**Passage shown**

The first thing Jeff Corbin does when he gets you on his boat is pull out a map. He wants to show you the big picture right off the bat. “So here’s where we put in,” he says, pointing his finger to a spot on a big curlicue of the meandering James River in eastern Henrico County. “Deep Bottom landing is on this oxbow. Richmond’s sitting up here, probably seven or eight miles above us.” From the marshy riverbank, a great blue heron rises. Corbin watches the bird flap slowly away. “This is a gorgeous spot of the river,” he says.
Last summer, Corbin spent every weekend on this part of the James, fishing with his sons on his Carolina skiff. With his laid-back, low-key attitude, you’d swear the 50-year-old Corbin had spent his entire life on the water. He’s got the contented smile of a river rat.
But Corbin doesn’t spend his working days slipping up and down Virginia’s waterways. Instead, he spends them slipping through the halls of Congress and the federal offices of the Environmental Protection Agency, and threading through the traffic — not the rivers — of Washington, D.C.; Maryland; Pennsylvania; Delaware; Virginia; West Virginia and New York before heading back home to his wife and two sons in Richmond.
Corbin travels to keep his finger on the pulse of what people in six states and the District of Columbia — throughout the 64,000 square miles of the Chesapeake Bay watershed — are doing to restore the health of the largest estuary in North America. His job is to make sure whatever’s being done is working. Whatever the news, good or bad, it goes straight to the top. That’s because he’s the voice in the ear of EPA Administrator Gina McCarthy regarding federal policy on the Chesapeake Bay. And it’s his voice that counts. On the streets, they call him the “Bay Czar.”
It’s a nickname he doesn’t like. He prefers his formal title: senior advisor to the EPA administrator on the Chesapeake Bay and Anacostia River. “It’s more accurate,” he says with a smile. “There are many more people who have been involved in the Bay restoration over the past 30 years, who are more deserving of the title ‘Bay Czar’ than I am.” Instead, Corbin describes his job as standing at the helm of a big ship, helping to steer through waters that river rats all agree are mighty treacherous.
And they would be right. The Chesapeake Bay restoration program is now more than 30 years old, and the multibillion -dollar effort managed by a unique federal, state and private partnership is far from over. In fact, one could argue it’s hardly begun. The nonprofit Chesapeake Bay Foundation’s (CBF) most recent January “report card” on the health of the Bay gives the effort a miserable D+. OK, so that’s better than the D- the Bay received seven years ago, in 2008. Nevertheless, it’s been 32 years since the first agreement was signed in 1983, and the waters Corbin navigates are still murky indeed.

**Written request a**
Count the lines of the entries that contain the string "left", treating uppercase and lowercase as different. Reply with the number only.

**A run of entries**
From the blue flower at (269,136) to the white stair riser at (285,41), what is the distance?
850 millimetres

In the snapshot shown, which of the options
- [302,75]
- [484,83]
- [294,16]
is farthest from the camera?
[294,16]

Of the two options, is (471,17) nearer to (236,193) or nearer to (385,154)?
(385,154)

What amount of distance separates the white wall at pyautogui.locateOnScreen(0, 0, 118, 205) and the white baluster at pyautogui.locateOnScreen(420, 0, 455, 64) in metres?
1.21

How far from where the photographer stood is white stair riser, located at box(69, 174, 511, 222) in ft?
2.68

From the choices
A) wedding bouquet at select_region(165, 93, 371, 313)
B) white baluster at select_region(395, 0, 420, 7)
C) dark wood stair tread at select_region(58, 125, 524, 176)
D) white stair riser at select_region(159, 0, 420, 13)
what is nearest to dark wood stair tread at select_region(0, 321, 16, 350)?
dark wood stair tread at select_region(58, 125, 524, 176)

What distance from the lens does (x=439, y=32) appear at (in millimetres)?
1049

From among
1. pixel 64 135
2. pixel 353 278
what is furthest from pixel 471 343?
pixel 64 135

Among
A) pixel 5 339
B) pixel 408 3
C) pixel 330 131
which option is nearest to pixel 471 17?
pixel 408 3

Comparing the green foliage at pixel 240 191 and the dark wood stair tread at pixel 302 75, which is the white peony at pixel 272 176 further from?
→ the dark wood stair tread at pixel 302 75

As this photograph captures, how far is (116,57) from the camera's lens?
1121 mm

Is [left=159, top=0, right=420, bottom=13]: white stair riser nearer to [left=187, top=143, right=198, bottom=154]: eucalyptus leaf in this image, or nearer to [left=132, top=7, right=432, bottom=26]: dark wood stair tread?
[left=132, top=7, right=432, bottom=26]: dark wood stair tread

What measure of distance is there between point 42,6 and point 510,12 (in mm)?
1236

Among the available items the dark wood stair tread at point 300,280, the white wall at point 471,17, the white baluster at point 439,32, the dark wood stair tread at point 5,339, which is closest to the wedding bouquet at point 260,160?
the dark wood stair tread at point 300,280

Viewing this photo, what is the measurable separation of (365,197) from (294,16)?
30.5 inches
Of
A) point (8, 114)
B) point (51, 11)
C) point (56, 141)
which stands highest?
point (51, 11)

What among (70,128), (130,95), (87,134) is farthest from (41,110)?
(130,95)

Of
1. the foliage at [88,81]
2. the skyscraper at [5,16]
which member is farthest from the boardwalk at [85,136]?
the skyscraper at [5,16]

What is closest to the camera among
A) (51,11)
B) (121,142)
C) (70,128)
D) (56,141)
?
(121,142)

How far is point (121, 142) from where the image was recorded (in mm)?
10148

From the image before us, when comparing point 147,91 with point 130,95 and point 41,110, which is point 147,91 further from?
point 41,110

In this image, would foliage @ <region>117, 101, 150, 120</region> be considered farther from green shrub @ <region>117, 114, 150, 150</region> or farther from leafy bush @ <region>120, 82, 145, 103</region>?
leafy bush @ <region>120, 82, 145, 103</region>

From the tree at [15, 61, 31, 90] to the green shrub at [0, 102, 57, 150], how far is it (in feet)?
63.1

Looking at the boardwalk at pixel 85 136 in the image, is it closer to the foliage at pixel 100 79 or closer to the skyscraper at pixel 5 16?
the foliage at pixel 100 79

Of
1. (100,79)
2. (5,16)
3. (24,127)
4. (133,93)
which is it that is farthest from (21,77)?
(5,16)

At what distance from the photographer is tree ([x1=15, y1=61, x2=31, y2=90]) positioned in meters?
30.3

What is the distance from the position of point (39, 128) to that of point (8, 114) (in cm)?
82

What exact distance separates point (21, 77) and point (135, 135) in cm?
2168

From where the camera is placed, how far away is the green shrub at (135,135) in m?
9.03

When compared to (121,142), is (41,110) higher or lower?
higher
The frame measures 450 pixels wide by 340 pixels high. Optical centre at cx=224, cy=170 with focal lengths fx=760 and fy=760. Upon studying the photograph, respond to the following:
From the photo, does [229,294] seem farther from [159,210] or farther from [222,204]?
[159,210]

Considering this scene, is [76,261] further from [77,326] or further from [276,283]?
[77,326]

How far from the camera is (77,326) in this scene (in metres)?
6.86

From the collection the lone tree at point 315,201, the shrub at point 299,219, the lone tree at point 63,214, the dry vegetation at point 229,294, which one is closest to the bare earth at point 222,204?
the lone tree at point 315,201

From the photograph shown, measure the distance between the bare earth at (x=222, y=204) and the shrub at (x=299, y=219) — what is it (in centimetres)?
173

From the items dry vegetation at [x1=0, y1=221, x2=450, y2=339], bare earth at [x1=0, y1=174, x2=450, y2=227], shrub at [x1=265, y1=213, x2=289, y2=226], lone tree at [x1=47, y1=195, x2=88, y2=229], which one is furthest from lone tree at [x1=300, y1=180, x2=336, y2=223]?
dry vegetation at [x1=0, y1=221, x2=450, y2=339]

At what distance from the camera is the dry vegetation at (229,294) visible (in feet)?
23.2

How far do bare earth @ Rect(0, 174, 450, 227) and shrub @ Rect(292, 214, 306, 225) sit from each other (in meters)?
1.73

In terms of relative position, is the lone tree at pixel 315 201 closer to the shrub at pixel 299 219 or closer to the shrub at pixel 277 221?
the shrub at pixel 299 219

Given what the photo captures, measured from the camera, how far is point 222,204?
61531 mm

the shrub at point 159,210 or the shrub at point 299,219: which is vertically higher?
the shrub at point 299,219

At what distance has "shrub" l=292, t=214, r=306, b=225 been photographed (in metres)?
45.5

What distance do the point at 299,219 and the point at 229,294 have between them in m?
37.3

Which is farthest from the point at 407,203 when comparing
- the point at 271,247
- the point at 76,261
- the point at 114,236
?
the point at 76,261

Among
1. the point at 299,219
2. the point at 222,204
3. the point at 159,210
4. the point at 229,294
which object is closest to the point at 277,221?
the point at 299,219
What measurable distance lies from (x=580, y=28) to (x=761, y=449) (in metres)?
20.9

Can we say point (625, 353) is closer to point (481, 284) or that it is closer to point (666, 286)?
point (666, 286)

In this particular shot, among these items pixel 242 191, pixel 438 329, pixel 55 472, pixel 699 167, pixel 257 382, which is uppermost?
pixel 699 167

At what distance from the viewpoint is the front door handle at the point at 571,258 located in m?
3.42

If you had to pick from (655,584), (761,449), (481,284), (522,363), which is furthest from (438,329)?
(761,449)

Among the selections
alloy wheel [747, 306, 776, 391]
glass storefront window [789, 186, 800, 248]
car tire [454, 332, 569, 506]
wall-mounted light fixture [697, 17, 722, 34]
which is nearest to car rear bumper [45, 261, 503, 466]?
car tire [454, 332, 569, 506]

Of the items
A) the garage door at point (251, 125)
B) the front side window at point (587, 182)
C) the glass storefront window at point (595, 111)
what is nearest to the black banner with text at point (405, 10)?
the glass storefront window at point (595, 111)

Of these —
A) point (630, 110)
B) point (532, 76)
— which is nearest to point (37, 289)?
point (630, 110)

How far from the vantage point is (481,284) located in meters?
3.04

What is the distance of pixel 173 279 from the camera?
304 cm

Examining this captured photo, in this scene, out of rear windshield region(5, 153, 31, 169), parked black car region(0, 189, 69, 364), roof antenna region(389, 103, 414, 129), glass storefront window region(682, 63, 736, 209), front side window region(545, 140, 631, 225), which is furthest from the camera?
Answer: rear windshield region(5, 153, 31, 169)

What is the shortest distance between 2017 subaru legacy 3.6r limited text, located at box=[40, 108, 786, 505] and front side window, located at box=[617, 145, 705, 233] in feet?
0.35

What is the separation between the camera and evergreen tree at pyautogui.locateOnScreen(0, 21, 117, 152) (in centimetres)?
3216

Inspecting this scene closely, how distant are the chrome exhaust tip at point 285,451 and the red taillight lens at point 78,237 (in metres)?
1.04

**Written request b**
Translate this sentence from the passage about Jeff Corbin into Spanish: "His job is to make sure whatever’s being done is working."

**Written answer a**
2

**Written answer b**
Su trabajo es asegurarse de que lo que se esté haciendo funcione.